モーションウィジット

2026年6月28日日曜日

【IT】メーカーの壁を越える共通規格Matter!他社製電球で挑むトイレのスマートホーム化

【この記事のポイント】
・SwitchBotで自動化を進める我が家に立ちはだかった「E17口金」の壁
・メーカーの垣根を超える共通規格「Matter」の仕組みとEcho Showを介した連携
・AI(NotebookLM)に完璧な設計図を作らせたのに、人間側のミスで非対応電球を誤発注…


我が家のスマートホーム化とE17の壁

私がSwitchBotで家をスマートホーム化しているというのは、既に幾つかの記事に書いている通りです。

ざっくりとまとめると…

時間と明るさに連動した照明の完全自動化
・玄関やキッチンに人感・開閉センサーを設置し、空間を自動化。
・夜間は眩しすぎない明るさで点灯し、人がいなくなれば自動消灯させることで、消し忘れ防止とストレスフリーな生活動線を両立。

スマートスピーカー連携による爆速の音声操作
・キッチンに設置したEcho Show(スマートスピーカー)と連携。
・テレビやエアコン、照明を声でコントロール。

温湿度計を活用したエアコンの完全自動化
・温湿度計と連携し、「室温が30℃以上になったらリビングエアコンをオン、25℃以下になったらオフ」などのオートメーションを構築。
・外出中や就寝中もリモコン不要で常に快適な室温を維持し、人にも植物にも優しい空間を実現。

こんな感じです。

おかげでかなり便利になったものの、スマートホームの対象になっている照明はE26型という中型サイズのもののみ。
これはSwitchBotのスマート電球には、E26型しかないからなんです。

トイレはE17型の電球、これをスマート化するにはSwitchBotではなく、他の電球を探す必要があるというわけです。

え?他社の電球じゃ繋がらないんじゃないの?
これを解決してくれるのが「Matter」という規格なんです。

スマートホームの世界標準語「Matter」

Matterとは、スマートホームデバイスの新しい共通通信規格です。

これまではメーカーごとに独自の規格があり、互換性がないのが当たり前だったスマートホームデバイス。
このMatterに対応した製品同士であれば、メーカーの壁を越えて通信できるようになります。

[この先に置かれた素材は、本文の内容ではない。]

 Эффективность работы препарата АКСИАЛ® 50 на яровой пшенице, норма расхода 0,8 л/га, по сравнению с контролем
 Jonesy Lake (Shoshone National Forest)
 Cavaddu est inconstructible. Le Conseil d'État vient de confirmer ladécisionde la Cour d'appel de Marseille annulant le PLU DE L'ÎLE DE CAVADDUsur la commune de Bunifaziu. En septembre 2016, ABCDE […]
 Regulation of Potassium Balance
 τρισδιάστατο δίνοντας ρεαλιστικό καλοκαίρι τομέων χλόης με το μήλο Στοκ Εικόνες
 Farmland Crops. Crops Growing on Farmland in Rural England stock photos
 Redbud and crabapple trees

「A社のアプリでB社の電球を直接コントロールする」といったことが可能になる画期的な仕組み。
スマートホーム界の「世界標準語」のようなものだと思えばわかりやすいかなと。

幸いなことに、我が家のスマートホームの司令塔である「Echo Show(Alexa)」は、このMatterに対応しています。

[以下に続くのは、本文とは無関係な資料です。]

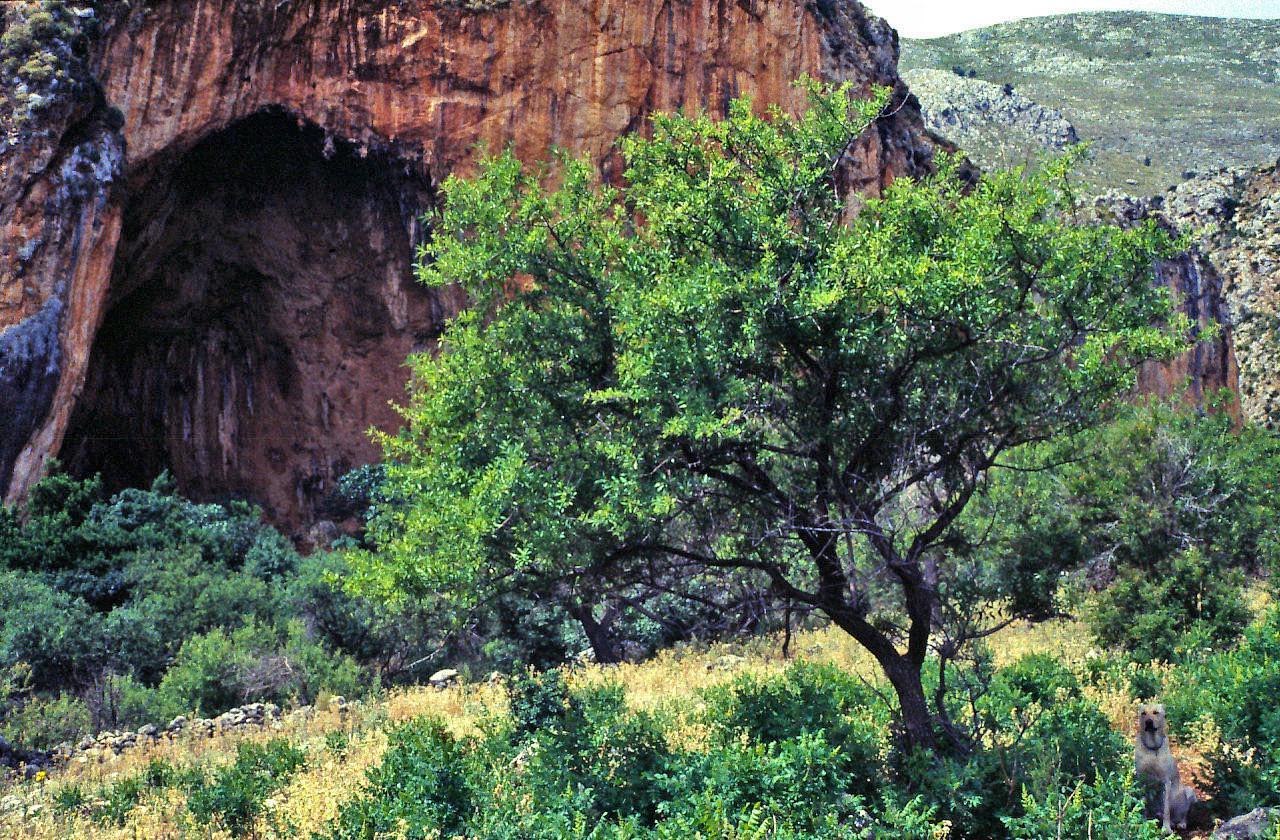Grotta preisotorica dell'Uzzo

これを「スマートホームハブ(中継機)」として介在させることで、他社のMatter対応製品もEcho Showにぶら下げることができる。
そしてEcho Showをハブにすれば、元々入っているSwitchBotのシステムともシームレスに連携可能になります。

これを利用すれば、E17型だけ他社のMatter対応電球を買ってきても、Echo Show経由でSwitchBotのセンサー類と紐付けることが可能に。
メーカーの縛りから解放される、まさにスマートホームの理想的な形ですね。

AIの完璧な設計図と、完璧な誤発注

さっそく、我が家のトイレのE17電球をスマート化する計画をスタート。
先日記事に書いた通り、こういう複雑怪奇なシステム設計は「NotebookLM」に丸投げするのが一番です。

こちらの仕様をインプットし、Matter対応でE17型の最適なLED電球を提案してもらい、完璧な設計図を作成。
「これでトイレも自動化できるぞ」とホクホクしながら、おすすめされたメーカーの電球をネットで迷わずポチります。

いや〜、AIのおかげ。
実に合理的かつスピーディーに買い物が済んだと、この時はまだ大満足していたんですよね。

届いた電球を意気揚々と取り出して、さて、どうやってAlexaに登録すればいいんだろう。
ん?

ちょっと待て。
箱やマニュアルを隅から隅まで見ても、「Matter」のロゴマークがないじゃないか。

ってことは…
むむ〜、よく似た「非対応モデル」を私がうっかり買い間違えたか…

いくら優秀なAIに完璧な設計図を作らせても、それを発注する人間側のエラーまでは防げないようです。

無駄に購入したこのE17スマート電球(非Matter)、さて一体どこで活用すべきか。
これを考えるのもまた楽し、ということにしておきましょう。




【おまけのワンポイント】
E17型のソケットに、少し大きめのE26型電球を取り付けたい場合、数百円で買える「口金変換アダプタ」を使うという手があります。
ただし、変換アダプタを使うとその分だけ電球の長さが飛び出すため、照明器具のカバーに収まらなくなったり、見た目が不格好になったりすることが多い。
また、密閉型器具に対応していない電球を使うと寿命を縮める原因にもなるので、最初から器具に合った正しい口金サイズのスマート電球を(間違えずに)購入するのが一番合理的なんですよね。